Physikunterricht Version 2.0

  • 18. December 2014

Experimente in virtueller Realität können üblichen Schulstoff ergänzen.

Das Konzept der Virtual-Reality-Experimente für den Physikunterricht ist als eines von drei Projekten für den Deutschen E-Learning Innovations- und Nachwuchs-Award (d-elina) 2015 nominiert worden. Virtual-Reality-Experimente simulieren anspruchsvolle physikalische Schulversuche in einer dreidimensionalen Experimentierumgebung und ermöglichen es damit Schülerinnen und Schülern, Versuche durchzuführen, die sonst aufgrund von Gefahren, wegen ihres Aufwandes oder wegen zu hoher Kosten in der Schule nicht möglich wären. Gleichzeitig nutzt das Konzept die Potenziale moderner Unterrichtsmedien wie interaktiver Tafeln, Tablets und Notebooks, die in Schulen bereits vorhanden sind. Diese Geräte werden aber oft nicht zweckmäßig eingesetzt, da entsprechende E-Learning-Angebote und Fortbildungen für Lehrkräfte fehlen.

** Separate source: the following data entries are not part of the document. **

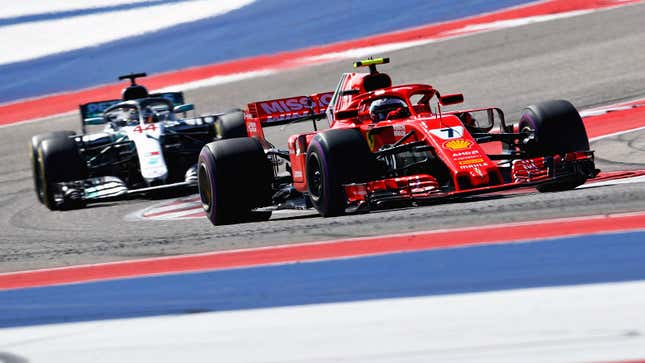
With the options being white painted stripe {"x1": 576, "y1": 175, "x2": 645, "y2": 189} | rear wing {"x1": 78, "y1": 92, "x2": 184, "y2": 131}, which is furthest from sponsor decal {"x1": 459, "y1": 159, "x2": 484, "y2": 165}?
rear wing {"x1": 78, "y1": 92, "x2": 184, "y2": 131}

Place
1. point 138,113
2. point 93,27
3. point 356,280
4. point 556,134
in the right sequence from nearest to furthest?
point 356,280, point 556,134, point 138,113, point 93,27

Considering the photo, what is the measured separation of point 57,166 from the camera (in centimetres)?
1417

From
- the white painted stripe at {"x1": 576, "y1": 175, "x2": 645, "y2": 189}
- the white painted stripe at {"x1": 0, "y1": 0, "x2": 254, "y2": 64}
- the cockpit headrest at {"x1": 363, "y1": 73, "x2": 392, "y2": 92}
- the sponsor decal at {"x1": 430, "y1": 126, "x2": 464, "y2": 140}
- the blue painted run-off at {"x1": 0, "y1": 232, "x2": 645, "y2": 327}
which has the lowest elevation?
the white painted stripe at {"x1": 576, "y1": 175, "x2": 645, "y2": 189}

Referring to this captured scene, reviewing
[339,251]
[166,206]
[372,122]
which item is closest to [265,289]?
[339,251]

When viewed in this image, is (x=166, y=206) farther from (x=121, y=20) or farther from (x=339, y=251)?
(x=121, y=20)

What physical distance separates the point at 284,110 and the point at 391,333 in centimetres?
650

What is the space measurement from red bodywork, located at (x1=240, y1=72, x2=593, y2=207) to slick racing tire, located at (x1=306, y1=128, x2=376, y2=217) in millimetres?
92

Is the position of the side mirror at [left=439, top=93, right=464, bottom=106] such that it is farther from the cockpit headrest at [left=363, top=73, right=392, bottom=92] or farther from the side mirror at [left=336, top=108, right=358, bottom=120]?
the side mirror at [left=336, top=108, right=358, bottom=120]

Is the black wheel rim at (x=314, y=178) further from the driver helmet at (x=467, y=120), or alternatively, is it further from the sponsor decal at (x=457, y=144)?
the driver helmet at (x=467, y=120)

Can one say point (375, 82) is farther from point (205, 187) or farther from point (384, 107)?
point (205, 187)

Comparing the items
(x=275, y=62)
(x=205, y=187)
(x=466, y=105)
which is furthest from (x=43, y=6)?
(x=205, y=187)

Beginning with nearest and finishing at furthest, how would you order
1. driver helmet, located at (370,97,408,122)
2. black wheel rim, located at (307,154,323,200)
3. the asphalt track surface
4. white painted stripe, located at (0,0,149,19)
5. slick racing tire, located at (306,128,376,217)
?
the asphalt track surface, slick racing tire, located at (306,128,376,217), black wheel rim, located at (307,154,323,200), driver helmet, located at (370,97,408,122), white painted stripe, located at (0,0,149,19)

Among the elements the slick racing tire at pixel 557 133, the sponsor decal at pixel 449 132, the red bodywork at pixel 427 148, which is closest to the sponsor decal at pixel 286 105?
the red bodywork at pixel 427 148

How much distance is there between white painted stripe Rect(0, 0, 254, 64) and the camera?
28500mm
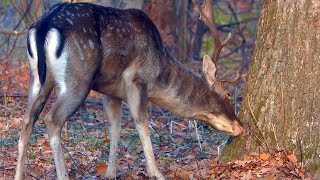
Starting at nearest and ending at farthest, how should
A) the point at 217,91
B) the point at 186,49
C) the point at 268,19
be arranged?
the point at 268,19 → the point at 217,91 → the point at 186,49

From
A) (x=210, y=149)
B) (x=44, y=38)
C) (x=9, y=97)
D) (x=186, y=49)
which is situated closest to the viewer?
(x=44, y=38)

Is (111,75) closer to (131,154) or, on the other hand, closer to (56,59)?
(56,59)

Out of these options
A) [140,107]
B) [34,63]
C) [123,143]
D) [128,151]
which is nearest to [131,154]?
[128,151]

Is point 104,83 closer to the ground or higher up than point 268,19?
closer to the ground

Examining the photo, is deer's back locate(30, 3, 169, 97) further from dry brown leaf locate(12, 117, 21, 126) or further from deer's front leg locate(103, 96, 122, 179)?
dry brown leaf locate(12, 117, 21, 126)

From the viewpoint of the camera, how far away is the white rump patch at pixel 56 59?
6.25 meters

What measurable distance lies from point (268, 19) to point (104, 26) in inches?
58.6

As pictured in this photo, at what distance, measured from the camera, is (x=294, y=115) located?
6496 millimetres

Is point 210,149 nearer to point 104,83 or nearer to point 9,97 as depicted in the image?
point 104,83

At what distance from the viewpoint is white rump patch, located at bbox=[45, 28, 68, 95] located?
20.5ft

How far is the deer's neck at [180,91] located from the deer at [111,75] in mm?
10

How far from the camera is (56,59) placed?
629 cm

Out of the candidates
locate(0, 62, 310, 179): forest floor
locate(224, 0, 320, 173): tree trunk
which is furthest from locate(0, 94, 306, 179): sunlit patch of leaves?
locate(224, 0, 320, 173): tree trunk

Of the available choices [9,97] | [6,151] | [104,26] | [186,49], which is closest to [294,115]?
[104,26]
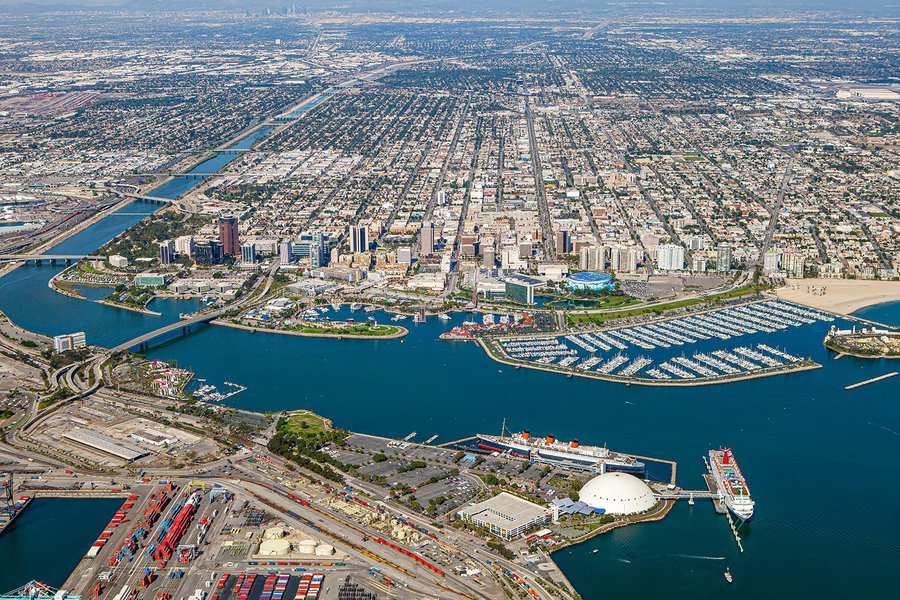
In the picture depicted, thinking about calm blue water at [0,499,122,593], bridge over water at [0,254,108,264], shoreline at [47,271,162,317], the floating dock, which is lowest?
bridge over water at [0,254,108,264]

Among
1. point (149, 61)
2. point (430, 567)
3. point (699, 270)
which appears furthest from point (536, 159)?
point (149, 61)

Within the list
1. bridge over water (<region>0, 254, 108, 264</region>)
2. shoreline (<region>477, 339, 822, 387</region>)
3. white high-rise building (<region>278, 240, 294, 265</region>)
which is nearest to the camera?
shoreline (<region>477, 339, 822, 387</region>)

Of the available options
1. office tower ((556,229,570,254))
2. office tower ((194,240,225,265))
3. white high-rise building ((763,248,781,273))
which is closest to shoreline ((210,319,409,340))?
office tower ((194,240,225,265))

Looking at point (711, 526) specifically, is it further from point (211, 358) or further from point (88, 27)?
point (88, 27)

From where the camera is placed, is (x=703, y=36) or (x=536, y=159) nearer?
(x=536, y=159)

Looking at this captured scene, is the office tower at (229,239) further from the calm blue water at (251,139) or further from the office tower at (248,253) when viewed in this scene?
the calm blue water at (251,139)

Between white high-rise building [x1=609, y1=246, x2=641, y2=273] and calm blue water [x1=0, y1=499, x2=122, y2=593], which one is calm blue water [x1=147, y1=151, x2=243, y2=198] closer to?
white high-rise building [x1=609, y1=246, x2=641, y2=273]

Abb.: Vergleich des Virtual-Reality-Experiments zum Millikan-Versuch auf einer interaktiven Tafel (Hintergrund) mit dem realen Versuchsaufbau (auf dem Tisch im Vordergrund; Bild: A. Regenauer)

Abb.: Vergleich des Virtual-Reality-Experiments zum Millikan-Versuch auf einer interaktiven Tafel (Hintergrund) mit dem realen Versuchsaufbau (auf dem Tisch im Vordergrund; Bild: A. Regenauer)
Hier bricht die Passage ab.